**EXTRACTED TEXT:**

3.4. Algorithm Flow Chart

The main algorithm in this pape constructs a neighborhood sample space sampling model to obtain the corresponding samples and then uses a random forest classifier to classify them, and finally fuses the obtained different simultaneous classification data by voting; LANDSAT 8 images are used to verify the classification results from the county scale. The specific process and pseudo-code are shown in Figure 5 and Algorithm 1.

Algorithm 1 Pseudocode of the algorithm.

Input: image.

Output: Fusion result diagram.

1:: Use GPS sampling points to obtain samples.
2:: Obtain training samples and validation samples by
$R (x_{k}, y_{k}) = \{\begin{matrix} T S, \sqrt{{(x_{k} - X_{k})}^{2} + {(y_{k} - Y_{k})}^{2}} < T \\ V S, e l s e \end{matrix}$ .
3:: Use random forest classifier acquisition time series for classification results graph.
4:: Obtain the fusion result graph by $p_{i} (x, y) = \{\begin{matrix} i, \frac{N_{\underset{i \in k}{c l a s s i}} (x, y)}{N (x, y)} \geq \frac{1}{2} \\ o t h e r, e l s e \end{matrix}$ .
5:: Use LANDSAT 8 to interpret data and validation samples for accuracy verification.
6:: return Fusion result diagram.

4. Experimental Results and Analysis

4.1. Setting of RF Parameters

The random forest classifier is a decision tree modeling of resampled multiple samples, which is freely grown into a single decision tree using the CART algorithm, and then the results are predicted by voting. In this paper, the impurity function (impurity) in the decision tree definition node splitting in the random forest algorithm of integrated learning uses the entropy and gini index. In order to facilitate the adjustment of parameters, this paper uses the 3 March 2013 image. The relationship between the number of trees, the overall classification accuracy, and the time taken to create the model is explored on the basis of the entropy and gini index of the random forest classifier selected for integrated learning. The ntree indicates the number of trees, the default number of variables is 3, and the parameters are custom adjusted; ntree = 30, 60, 70, 80, 90, 100, 110, 150 for the test, as shown in the following table, regardless of whether the impurity function is entropy or the gini index. As ntree increases, the time taken to create the model gradually becomes longer. From the image results of 3 March 2013, the overall accuracy of the impurity function using entropy classification is greater, but due to the difference in the impact of each image, after testing the image maps of other time phases, it was found that the overall difference in the accuracy results of the two functions is not very high.

**WRITTEN TASK 1:** Say whether each statement agrees with the classification excerpt, answering yes or no and quoting the words that decide it: (a) The parameter tests were run on the 3 March 2013 image. (b) Creating the model takes less time as the number of trees grows. (c) When images from other time phases were tested, the two impurity functions gave very different overall accuracy.
**WRITTEN TASK 2:** Continue the classification excerpt from its final sentence onward.
None of the entries is needed here.

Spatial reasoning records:
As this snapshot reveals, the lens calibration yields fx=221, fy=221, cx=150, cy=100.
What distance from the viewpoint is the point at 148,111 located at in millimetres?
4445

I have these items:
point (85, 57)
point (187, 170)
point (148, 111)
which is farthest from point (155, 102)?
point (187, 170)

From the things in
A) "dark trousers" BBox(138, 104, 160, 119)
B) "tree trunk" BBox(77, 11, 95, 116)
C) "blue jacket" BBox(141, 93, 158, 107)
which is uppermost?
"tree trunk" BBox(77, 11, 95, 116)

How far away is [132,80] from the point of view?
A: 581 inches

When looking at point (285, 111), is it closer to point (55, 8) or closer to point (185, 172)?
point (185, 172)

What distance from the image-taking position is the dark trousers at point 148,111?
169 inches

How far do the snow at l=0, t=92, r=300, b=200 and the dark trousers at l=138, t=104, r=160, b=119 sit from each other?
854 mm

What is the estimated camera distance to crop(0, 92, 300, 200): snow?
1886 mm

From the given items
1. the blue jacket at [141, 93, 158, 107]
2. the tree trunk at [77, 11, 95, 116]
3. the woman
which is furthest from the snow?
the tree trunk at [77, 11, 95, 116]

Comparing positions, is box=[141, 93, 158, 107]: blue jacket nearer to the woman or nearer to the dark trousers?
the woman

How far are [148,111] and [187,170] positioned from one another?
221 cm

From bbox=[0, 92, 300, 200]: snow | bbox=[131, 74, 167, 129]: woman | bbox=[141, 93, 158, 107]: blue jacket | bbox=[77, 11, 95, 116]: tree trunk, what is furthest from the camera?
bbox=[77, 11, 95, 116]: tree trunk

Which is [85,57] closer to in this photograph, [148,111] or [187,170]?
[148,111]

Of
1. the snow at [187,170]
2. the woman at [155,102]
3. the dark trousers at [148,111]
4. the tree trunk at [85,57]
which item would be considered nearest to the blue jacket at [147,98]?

**RIGHT ANSWER 1:**
(a) Yes: "this paper uses the 3 March 2013 image"
(b) No: "As ntree increases, the time taken to create the model gradually becomes longer."
(c) No: "the overall difference in the accuracy results of the two functions is not very high"

**RIGHT ANSWER 2:**
As shown by the experiments in Figure 6 and Figure 7, regardless of whether the impurity function uses entropy or the gini index, the extraction accuracy is insensitive to the ntree setting, so the random forest can be used without human guidance. However, as ntree increases, the time taken to create the model gradually becomes longer. Weighing the overall accuracy and time consumption cost, for the random forest algorithm in this study, we set the default tree parameter to 100 and the impurity function to the gini index. The following experimental results are based on this parameter.

4.2. Analysis of the Feasibility of the Results

Because the surface information reflected in the growth of winter wheat varies and each year’s wheat growing area is different, this paper first selects the total samples as ROI(region of interest) files based on LANDSAT 8 image interpretation data and a priori knowledge in each cropped image from 2011 to 2014, and then imports the original images and corresponding ROIs into the Training Dataset Processor v3.0 system, divided into training and evaluation samples in the ratio of 7:3. Each image was classified using the same samples with random forest (RF), minimum distance (MMD), Mahalanobis distance (MD), maximum likelihood (ML), support vector machine (SVM), SpectralFormer (SF), and VIT classifiers. The parameters of the tree of RF were adjusted to 100 and the number of iterations of SF and VIT were set to 300. Taking the 3 March 2013 image as an example, Table 1 shows the mapping accuracy and the overall accuracy results of the images extracted with seven classifications for winter wheat. The mapping accuracy refers to the ratio of the number of pixels (diagonal values) of the classifier that correctly classifies the pixels of the whole image into a certain class to the total number of such true references (the sum of such columns in the confusion matrix).

From Table 1 below, RF, SF, and VIT are more time consuming, but because there is a small sample classification, the difference in time consumed is very low. The overall accuracy of random forest acquisition is the highest, with 91.9% extraction accuracy, and the overall extraction accuracy of the emerging deep learning methods VIT and SF are also very good, but deep learning is more suitable for small sample classification, and the training and testing process are time consuming. Random forest predicts the classification results of 100 trees and has better overall extraction accuracy than the other four machine learning methods, with the extraction accuracy reaching 100% due to the more obvious characteristics of winter wheat. This is in line with the expected result of this paper, so the constructed neighborhood sample space sampling model and integrated learning random forest classifier are therefore feasible.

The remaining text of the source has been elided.